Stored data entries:
·····

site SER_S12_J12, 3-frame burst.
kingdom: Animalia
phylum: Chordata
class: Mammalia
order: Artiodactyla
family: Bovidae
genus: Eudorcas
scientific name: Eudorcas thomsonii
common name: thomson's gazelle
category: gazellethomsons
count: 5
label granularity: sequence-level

·····

**PROBLEM TO WORK ON**
Copy exactly the lines from the one containing "phylum: Chordata" through the last line of the records, both included, and nothing else.

**WORKED SOLUTION**
phylum: Chordata
class: Mammalia
order: Artiodactyla
family: Bovidae
genus: Eudorcas
scientific name: Eudorcas thomsonii
common name: thomson's gazelle
category: gazellethomsons
count: 5
label granularity: sequence-level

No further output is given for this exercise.